Abstract

This paper identifies and addresses a significant weakness in the literature on mobility – the theorisation of mobility and power, and specifically, the consideration of mobility as an expression of power. It argues that the ‘mobilities turn’ has tended to draw a connection between mobility, autonomy and freedom, and in so doing has inadequately explored and theorised involuntary and coerced mobility. To illustrate this, the paper draws together two literatures that have thus far been poorly integrated, and that at first seem an unlikely pairing – the mobilities work that has exploded in scope and diversity over the past decade and that seeks to ‘undermine sedentarist theories’ in geography, and the nascent field of ‘carceral geography’, a body of work beginning to coalesce around the spatialities of detention and imprisonment, but that, in its focus on spatial regulation, has thus far tended to overlook the mobilities inherent in carceral practices.

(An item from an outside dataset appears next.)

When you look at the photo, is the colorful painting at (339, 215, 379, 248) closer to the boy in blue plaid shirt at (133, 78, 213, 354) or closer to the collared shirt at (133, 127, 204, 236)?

The two are drawn together through consideration of an example of ‘disciplined mobility’ – contemporary prisoner transport in the Russian Federation, which serves as an illustration both of punitive power expressed through mobility and of mobility in the carceral context. The paper then argues that future research in mobilities must consider more fully the disciplinary nature of mobility, and suggests that the concept of ‘disciplined mobility’, may form a framework for such future research.